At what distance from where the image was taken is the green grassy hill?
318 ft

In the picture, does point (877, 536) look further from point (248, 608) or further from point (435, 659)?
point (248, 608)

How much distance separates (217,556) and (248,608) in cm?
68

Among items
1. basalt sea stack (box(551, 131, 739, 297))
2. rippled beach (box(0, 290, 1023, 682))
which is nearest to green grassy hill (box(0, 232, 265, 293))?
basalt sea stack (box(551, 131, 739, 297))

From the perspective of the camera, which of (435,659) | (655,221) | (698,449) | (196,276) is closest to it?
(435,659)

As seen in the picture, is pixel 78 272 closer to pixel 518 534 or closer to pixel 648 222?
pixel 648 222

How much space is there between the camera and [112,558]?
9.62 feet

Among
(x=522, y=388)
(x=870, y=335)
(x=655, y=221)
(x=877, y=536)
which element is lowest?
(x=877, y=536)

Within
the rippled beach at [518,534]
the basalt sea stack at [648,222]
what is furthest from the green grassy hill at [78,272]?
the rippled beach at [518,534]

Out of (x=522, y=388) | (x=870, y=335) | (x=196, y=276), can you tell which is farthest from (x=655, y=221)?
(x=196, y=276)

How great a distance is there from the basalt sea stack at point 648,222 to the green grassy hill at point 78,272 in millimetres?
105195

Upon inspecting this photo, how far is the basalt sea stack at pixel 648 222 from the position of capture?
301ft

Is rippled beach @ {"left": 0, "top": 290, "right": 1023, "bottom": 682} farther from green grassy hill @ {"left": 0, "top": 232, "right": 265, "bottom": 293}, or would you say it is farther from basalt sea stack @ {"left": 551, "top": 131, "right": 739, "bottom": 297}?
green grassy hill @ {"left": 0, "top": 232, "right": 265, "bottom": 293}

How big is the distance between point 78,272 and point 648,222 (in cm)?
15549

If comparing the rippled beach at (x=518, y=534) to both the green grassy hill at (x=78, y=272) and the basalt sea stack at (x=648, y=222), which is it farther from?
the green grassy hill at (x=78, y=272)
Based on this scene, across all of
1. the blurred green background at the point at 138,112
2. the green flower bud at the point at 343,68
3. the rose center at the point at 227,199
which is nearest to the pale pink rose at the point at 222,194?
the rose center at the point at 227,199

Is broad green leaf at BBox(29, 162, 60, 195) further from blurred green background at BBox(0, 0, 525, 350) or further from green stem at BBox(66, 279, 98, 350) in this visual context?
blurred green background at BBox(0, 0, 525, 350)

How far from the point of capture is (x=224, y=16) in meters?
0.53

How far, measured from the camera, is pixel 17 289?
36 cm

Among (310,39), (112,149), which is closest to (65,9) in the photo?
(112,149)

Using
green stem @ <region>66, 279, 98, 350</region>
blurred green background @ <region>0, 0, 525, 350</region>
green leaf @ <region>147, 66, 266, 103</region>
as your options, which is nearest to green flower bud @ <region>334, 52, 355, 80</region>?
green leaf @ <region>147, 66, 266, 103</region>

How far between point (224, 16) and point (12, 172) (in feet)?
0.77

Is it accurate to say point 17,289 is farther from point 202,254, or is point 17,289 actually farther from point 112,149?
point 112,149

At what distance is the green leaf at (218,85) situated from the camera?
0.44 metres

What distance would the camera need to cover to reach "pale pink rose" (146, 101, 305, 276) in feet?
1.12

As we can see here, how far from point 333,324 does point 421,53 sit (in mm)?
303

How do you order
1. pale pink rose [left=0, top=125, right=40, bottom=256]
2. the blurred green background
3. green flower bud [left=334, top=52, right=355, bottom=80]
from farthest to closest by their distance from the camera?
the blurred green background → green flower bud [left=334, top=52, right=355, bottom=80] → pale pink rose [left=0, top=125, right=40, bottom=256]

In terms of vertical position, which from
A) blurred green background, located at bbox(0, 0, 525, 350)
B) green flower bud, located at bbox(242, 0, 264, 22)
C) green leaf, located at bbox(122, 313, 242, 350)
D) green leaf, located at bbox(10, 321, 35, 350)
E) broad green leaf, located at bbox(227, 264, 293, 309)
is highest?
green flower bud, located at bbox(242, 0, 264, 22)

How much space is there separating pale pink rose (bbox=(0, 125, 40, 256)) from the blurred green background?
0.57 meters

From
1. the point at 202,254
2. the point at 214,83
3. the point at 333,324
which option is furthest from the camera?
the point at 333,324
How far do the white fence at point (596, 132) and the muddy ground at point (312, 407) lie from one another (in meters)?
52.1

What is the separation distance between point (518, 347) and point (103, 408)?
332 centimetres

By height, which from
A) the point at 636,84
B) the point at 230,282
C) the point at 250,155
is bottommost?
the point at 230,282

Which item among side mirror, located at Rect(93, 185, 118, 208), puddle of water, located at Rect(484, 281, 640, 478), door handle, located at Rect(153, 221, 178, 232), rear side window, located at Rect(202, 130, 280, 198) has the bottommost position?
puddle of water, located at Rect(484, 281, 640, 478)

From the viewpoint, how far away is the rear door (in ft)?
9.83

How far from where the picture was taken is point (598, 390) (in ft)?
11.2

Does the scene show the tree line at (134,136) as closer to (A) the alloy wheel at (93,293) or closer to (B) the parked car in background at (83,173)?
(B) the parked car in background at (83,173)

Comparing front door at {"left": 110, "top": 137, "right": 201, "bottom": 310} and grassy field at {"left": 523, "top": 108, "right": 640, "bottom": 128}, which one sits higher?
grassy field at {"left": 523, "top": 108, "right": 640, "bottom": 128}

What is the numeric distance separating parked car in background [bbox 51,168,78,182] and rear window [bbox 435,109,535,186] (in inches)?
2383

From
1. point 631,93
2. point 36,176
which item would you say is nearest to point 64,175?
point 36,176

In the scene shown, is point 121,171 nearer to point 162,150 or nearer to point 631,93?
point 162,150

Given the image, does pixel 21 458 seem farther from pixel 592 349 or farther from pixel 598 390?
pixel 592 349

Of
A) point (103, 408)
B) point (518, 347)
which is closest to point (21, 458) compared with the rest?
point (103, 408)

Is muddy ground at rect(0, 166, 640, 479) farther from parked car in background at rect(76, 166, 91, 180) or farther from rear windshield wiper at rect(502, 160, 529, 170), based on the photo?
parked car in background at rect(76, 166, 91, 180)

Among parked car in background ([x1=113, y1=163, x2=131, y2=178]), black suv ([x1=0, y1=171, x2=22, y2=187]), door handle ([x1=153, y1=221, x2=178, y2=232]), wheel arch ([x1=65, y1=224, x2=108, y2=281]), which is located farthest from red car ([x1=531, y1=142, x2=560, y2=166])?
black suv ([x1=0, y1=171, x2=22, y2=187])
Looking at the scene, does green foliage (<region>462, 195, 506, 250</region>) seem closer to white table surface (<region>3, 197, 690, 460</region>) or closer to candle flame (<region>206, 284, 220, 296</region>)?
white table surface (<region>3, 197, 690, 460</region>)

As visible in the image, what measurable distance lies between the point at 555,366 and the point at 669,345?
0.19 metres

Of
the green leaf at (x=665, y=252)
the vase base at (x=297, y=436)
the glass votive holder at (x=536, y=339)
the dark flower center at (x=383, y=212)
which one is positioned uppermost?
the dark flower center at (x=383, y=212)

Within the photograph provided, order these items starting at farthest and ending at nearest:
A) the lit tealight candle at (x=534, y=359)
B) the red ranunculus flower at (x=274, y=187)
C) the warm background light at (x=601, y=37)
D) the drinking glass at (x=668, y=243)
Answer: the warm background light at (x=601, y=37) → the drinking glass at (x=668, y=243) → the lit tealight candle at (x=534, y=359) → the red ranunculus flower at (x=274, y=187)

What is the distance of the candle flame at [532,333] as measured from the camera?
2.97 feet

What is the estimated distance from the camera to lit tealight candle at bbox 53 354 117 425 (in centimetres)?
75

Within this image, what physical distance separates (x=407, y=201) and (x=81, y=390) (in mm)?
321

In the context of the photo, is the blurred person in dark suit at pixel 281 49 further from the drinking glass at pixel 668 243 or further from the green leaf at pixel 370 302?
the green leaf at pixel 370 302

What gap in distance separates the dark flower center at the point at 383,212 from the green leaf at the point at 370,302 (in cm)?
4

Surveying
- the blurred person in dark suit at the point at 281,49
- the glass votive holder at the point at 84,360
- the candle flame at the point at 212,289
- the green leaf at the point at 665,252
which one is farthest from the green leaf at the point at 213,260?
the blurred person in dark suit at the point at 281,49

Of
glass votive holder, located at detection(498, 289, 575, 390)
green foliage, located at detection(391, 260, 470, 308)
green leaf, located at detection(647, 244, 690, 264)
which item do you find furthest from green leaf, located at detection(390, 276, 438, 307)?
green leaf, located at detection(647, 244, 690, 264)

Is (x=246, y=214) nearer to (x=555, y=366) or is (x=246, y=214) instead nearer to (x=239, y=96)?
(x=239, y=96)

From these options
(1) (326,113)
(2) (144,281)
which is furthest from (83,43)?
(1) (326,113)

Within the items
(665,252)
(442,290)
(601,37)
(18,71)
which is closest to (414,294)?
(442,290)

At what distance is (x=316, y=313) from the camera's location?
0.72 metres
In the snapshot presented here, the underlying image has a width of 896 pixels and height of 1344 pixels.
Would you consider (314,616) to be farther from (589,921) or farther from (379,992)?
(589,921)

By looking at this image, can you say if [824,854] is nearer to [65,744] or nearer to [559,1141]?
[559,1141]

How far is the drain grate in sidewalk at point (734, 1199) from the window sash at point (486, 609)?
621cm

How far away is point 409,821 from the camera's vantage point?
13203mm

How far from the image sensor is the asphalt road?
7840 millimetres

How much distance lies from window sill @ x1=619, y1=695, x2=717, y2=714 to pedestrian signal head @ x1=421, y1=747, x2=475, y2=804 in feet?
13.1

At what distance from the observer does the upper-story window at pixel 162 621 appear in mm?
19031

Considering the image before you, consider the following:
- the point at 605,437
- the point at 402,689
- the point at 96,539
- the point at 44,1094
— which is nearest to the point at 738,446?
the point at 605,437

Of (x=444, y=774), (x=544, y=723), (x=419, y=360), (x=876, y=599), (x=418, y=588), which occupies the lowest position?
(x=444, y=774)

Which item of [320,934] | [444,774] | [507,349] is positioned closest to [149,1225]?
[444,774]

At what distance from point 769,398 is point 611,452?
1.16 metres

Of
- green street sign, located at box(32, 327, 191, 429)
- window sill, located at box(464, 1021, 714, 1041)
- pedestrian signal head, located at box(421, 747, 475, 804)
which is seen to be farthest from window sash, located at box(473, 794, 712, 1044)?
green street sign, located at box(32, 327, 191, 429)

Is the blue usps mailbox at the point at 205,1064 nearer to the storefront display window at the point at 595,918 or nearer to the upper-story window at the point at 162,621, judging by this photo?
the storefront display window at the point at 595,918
· · · · ·
▶ **EXERCISE DESCRIPTION**:
Recast the material above as a JSON list of strings, one string per line with blank lines omitted. Begin at the line that contains "At what distance from the" and stop after the line that contains "1.16 metres".

▶ **RIGHT ANSWER**:
[
  "At what distance from the observer does the upper-story window at pixel 162 621 appear in mm?",
  "19031",
  "Considering the image before you, consider the following:",
  "- the point at 605,437",
  "- the point at 402,689",
  "- the point at 96,539",
  "- the point at 44,1094",
  "— which is nearest to the point at 738,446?",
  "the point at 605,437",
  "Of (x=444, y=774), (x=544, y=723), (x=419, y=360), (x=876, y=599), (x=418, y=588), which occupies the lowest position?",
  "(x=444, y=774)",
  "Which item of [320,934] | [444,774] | [507,349] is positioned closest to [149,1225]?",
  "[444,774]",
  "At what distance from point 769,398 is point 611,452?",
  "1.16 metres"
]